One-step, high-speed, thermal-electric aerosol printing of piezoelectric bio-organic movies

Amidst the continuing surge in demand for bio-MEMS, wearable/implantable electronics and bio-tissue therapeutics, the pursuit of piezoelectric biomaterials has change into a precedence, because of their exceptional electromechanical properties, biocompatibility, and bioresorbability.

Nevertheless, their technological potential is restrained by the challenges of exact manipulation of nano-biomolecules, controlling their progress throughout the nano-to-macro hierarchy, and tuning fascinating mechanical properties.

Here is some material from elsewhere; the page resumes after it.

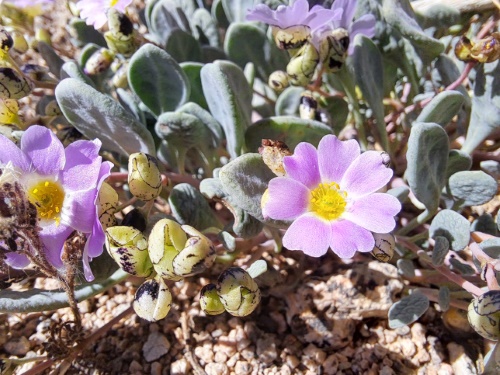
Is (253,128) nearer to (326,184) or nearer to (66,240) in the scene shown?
(326,184)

Because the discovery of organic piezoelectricity in wool and hair in 1941, makes an attempt to activate piezoelectricity in biomaterials via exterior electrical poling have confirmed largely unsuccessful. For 80 years, the problem has remained unaddressed, forming an enormous hole between laboratory piezoelectric biomaterials and sensible bio-devices.

Our analysis workforce led by The Hong Kong College of Science and Know-how (HKUST) has developed a breakthrough expertise that makes use of thermal-electrically triggered aerosols to manufacture versatile piezoelectric biofilms. The work is revealed within the journal Science Advances.

The developed thermal-electric aerosol (TEA) printer is able to one-step, high-speed, and roll-to-roll printing of piezoelectric biofilms for the manufacturing of miniaturized/versatile bioelectronics, wearable/implantable micro-devices and bio-tissue therapeutics, providing the potential of industrial manufacturing of piezoelectric biofilms.

The mix of top-down design freedom supplied by additive manufacturing and bottom-up management over nano-biomolecules showcases the feasibility and boundless prospects of bridging the hole between laboratory piezoelectric biomaterials and sensible bio-devices.

Conventional biomolecular meeting strategies usually require intensive self-aligning time (from ~0.5 h to ~48 h), which not solely brings difficulties for high-speed manufacturing, but in addition results in undesired structural defects.

In contrast, the TEA printer, utilizing electrohydrodynamic aerosolizing and in-situ electrical poling, permits for ~8,600 mm printing size per day, two orders of magnitude sooner than the present strategies.

The glycine/polyvinylpyrrolidone movies we produced display the piezoelectric voltage coefficient of 190 × 10⁻³ volt-meters per newton, surpassing that of broadly used industry-standard lead zirconate titanate by roughly 10-fold. Moreover, these movies display almost two orders of magnitude enchancment in mechanical flexibility in comparison with glycine crystals.

Our TEA printer exhibits printing functionality for wide-ranging lessons of biomaterials reminiscent of glycine, chitosan, and poly(L-lactic acid). The subsequent part of analysis will concentrate on leveraging the TEA printing and piezoelectric biomaterial libraries, in addition to machine-learning-guided design methods to speed up the event of a broad vary of piezoelectric biomaterials for versatile bioelectronics and bio-tissues therapeutics.

This story is a part of Science X Dialog, the place researchers can report findings from their revealed analysis articles. Go to this web page for details about Science X Dialog and the right way to take part.

Li Xuemu is now a Postdoc fellow in Mechanical Engineering on the Hong Kong College of Science and Know-how (HKUST). His analysis pursuits embody superior manufacturing, piezoelectric/ferroelectric, biomaterials, versatile electronics and comfortable robotics, biomedical engineering, MEMS, sensors, vitality harvesting, and ultrasonic transducers.